**Passage to read**
|---|
CPW: You specifically say that the book is not about Black science but, rather, about articulating “how we come to know black life through asymmetrically connected knowledge systems.” Even so, you seem to be gesturing toward Black studies as Black scientific thought.

As a Black scientist and critical theorist, I was intrigued and challenged by these ideas: Black life in and through science, science as knowledge system, Blackness as knowledge system. What conclusions did you come to, if any, about the power relations between these framings?


KM: What I came to realize—or at least what I want to convey (but not conclusively)—is that Black methodologies are knowledge systems and ways of being. And also that these epistemological embodied networks are, following Sylvia Wynter, relational. In this way, the dynamism between our biological selves (our flesh, our blood, our hearts, our muscles and neurons) and the stories we tell about ourselves (about our identities and our sense of place) becomes central to how we conceptualize freedom.

I also learned that one way to think through power relations is to recognize differential ways of being, within the context of white supremacy. But, at the same time, to position all kinds of knowledges—so here we are thinking interhumanly and interecologically and intergeographically—as collaborative. Not just connected, but collaborative and cooperative.
|---|
**Raw data**
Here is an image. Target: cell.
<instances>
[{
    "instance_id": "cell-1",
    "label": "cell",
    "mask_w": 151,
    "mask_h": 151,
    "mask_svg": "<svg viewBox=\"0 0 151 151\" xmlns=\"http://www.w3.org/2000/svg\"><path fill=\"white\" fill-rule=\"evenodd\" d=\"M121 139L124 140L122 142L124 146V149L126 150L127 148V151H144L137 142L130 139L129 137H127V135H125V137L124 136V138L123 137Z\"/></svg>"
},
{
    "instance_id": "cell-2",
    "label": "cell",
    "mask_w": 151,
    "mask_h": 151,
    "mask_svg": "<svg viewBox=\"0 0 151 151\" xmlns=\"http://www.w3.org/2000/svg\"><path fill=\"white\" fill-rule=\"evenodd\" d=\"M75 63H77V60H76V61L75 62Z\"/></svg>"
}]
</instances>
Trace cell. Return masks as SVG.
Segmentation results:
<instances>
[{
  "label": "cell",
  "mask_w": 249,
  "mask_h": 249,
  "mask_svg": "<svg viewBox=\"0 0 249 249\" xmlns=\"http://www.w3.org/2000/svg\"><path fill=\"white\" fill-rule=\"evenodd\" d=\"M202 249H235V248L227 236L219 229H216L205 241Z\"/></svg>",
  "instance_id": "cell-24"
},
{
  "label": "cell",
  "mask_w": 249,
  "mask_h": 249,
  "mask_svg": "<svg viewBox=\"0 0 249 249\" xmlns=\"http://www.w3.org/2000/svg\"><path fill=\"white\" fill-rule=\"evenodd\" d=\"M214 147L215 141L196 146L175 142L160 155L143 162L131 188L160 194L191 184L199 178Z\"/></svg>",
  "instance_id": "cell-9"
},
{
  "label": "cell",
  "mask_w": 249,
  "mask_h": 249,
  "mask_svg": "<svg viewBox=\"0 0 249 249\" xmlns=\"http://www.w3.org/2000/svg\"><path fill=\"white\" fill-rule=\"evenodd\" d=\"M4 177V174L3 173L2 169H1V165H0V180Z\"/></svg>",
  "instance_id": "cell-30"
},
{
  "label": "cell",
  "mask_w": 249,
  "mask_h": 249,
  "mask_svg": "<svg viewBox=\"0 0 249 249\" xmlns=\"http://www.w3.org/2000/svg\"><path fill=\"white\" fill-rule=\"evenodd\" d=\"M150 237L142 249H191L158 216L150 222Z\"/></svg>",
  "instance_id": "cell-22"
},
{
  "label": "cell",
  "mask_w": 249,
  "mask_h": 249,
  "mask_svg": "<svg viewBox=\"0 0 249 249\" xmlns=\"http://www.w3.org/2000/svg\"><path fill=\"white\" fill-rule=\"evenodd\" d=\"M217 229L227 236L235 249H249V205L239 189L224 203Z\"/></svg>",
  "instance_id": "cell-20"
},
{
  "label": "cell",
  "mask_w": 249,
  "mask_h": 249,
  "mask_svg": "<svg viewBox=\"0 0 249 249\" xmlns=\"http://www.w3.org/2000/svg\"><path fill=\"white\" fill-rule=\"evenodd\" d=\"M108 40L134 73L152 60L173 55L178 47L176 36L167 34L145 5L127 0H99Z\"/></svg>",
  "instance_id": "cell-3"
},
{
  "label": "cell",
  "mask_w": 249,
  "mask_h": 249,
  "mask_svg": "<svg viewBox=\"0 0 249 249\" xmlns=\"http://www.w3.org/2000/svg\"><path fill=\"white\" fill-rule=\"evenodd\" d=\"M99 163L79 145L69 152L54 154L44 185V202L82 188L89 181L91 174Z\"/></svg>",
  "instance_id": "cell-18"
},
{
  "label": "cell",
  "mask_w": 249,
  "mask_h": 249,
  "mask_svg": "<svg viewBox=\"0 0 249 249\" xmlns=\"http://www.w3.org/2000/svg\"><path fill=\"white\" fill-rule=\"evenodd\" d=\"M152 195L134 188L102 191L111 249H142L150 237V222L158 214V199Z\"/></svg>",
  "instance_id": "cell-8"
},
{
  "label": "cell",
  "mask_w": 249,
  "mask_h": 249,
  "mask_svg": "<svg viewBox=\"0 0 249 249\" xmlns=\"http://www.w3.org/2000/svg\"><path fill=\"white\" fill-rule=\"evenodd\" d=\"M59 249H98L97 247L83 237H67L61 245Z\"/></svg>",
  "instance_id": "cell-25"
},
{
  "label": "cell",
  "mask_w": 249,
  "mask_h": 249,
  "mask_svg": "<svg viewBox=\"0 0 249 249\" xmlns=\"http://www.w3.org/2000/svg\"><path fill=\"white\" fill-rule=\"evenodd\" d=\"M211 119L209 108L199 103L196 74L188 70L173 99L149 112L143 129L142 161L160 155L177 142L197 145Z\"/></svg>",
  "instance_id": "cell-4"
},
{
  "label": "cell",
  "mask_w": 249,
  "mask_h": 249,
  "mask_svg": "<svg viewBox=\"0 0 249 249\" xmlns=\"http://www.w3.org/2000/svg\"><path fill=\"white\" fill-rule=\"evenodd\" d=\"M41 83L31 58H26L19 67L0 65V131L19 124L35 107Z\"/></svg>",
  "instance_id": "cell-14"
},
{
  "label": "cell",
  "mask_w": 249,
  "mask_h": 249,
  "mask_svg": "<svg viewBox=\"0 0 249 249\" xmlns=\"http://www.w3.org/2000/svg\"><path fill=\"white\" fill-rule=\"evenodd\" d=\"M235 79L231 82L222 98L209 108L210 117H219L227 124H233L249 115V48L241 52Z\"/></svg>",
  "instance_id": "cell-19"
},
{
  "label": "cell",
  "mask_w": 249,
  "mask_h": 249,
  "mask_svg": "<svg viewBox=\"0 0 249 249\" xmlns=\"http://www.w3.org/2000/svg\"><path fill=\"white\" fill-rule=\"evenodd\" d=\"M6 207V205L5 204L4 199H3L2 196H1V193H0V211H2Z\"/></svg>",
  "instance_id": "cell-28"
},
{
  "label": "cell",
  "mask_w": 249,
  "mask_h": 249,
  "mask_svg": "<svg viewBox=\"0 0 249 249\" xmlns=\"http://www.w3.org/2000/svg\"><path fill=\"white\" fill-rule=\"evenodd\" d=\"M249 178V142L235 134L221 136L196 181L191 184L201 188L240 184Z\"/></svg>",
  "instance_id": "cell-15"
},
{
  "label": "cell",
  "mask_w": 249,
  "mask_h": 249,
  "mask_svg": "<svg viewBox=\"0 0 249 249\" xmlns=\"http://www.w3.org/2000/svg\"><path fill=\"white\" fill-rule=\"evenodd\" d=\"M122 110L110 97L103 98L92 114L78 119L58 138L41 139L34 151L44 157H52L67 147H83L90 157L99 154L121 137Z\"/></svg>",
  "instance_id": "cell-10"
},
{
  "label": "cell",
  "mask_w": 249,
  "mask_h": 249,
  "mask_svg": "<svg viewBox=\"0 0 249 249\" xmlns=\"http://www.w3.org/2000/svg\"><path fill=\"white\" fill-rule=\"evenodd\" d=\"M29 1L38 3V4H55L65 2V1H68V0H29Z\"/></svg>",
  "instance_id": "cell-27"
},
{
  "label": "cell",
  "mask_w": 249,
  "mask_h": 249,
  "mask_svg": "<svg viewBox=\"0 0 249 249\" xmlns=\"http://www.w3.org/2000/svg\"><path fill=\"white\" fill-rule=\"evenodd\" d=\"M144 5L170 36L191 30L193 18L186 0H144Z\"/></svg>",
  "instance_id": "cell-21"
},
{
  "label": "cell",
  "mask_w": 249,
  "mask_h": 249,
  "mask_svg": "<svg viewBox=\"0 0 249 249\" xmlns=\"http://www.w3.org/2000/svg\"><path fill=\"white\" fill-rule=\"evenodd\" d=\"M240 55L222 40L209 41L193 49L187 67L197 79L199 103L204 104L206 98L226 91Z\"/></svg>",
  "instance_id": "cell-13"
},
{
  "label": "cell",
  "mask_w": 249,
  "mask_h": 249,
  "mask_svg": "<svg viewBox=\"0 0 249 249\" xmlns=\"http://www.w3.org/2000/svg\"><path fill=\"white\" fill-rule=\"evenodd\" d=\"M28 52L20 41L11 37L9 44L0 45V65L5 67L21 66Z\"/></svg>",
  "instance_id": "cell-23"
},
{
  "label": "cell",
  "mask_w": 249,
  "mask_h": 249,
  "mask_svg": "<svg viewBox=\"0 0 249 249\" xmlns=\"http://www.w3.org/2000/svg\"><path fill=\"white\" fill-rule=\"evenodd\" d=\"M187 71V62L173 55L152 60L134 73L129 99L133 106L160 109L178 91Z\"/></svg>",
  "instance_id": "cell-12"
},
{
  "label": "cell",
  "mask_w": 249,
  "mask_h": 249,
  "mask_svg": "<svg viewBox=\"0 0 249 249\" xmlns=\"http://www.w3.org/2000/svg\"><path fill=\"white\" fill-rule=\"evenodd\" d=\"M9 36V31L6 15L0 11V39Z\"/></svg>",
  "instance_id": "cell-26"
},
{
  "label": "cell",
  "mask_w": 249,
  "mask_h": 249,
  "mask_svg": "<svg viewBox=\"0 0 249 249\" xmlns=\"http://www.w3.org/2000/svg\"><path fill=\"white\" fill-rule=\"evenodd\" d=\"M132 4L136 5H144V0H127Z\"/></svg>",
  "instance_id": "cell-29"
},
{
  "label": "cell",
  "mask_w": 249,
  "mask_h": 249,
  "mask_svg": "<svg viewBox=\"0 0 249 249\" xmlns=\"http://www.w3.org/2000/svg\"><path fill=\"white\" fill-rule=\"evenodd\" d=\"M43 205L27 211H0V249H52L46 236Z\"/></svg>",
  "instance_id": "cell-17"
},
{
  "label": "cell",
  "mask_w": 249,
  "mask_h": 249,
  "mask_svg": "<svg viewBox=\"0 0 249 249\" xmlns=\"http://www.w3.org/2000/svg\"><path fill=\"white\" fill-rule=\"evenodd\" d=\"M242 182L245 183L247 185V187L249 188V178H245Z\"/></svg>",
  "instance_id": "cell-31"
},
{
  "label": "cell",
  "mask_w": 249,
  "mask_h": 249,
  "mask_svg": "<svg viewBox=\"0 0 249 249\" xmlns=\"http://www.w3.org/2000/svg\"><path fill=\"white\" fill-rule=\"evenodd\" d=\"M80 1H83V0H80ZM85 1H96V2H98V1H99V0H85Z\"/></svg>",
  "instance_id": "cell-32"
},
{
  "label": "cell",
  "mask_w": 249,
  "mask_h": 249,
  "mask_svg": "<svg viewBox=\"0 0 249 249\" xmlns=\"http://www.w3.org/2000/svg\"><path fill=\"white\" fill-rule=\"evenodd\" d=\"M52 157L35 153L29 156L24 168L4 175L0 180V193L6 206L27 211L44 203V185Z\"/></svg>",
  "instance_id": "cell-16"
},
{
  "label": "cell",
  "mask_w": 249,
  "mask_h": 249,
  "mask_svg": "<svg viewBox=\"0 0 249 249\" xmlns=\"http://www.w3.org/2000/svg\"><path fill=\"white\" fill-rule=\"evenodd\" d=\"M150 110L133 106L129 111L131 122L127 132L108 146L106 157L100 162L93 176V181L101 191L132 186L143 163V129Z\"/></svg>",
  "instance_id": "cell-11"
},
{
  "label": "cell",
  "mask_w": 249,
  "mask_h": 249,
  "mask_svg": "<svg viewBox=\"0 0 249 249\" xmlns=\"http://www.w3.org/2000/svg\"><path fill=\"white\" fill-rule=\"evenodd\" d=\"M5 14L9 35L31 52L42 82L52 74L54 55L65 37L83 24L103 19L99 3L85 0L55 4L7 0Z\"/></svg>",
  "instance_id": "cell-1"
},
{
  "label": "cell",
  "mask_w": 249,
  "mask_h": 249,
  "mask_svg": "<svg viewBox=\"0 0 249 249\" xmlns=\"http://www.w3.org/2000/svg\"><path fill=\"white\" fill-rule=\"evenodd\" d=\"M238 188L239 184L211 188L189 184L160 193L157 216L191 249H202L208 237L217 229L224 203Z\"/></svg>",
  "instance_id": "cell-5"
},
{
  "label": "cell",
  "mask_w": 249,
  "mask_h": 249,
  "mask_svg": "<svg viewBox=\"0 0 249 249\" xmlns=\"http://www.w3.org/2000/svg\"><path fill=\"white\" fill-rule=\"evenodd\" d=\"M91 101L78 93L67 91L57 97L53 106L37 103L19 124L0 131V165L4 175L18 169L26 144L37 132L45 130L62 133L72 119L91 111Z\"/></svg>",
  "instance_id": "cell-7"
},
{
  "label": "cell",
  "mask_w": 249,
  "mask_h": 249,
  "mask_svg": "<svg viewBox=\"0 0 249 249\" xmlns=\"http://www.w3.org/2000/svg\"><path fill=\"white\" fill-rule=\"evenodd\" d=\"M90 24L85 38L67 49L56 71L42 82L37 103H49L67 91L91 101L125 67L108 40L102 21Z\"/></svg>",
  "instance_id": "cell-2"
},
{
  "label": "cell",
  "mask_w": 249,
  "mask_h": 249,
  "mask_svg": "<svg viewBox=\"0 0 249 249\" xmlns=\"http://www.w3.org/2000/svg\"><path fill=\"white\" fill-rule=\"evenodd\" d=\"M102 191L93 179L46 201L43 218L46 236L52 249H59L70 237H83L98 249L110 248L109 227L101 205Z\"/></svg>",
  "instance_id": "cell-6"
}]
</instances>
|---|
**Exercise**
Reproduce verbatim the portion of the interview on Black methodologies that opens with the words containing "CPW: You specifically" and closes with "between these framings?".

**Solution to this exercise**
CPW: You specifically say that the book is not about Black science but, rather, about articulating “how we come to know black life through asymmetrically connected knowledge systems.” Even so, you seem to be gesturing toward Black studies as Black scientific thought.

As a Black scientist and critical theorist, I was intrigued and challenged by these ideas: Black life in and through science, science as knowledge system, Blackness as knowledge system. What conclusions did you come to, if any, about the power relations between these framings?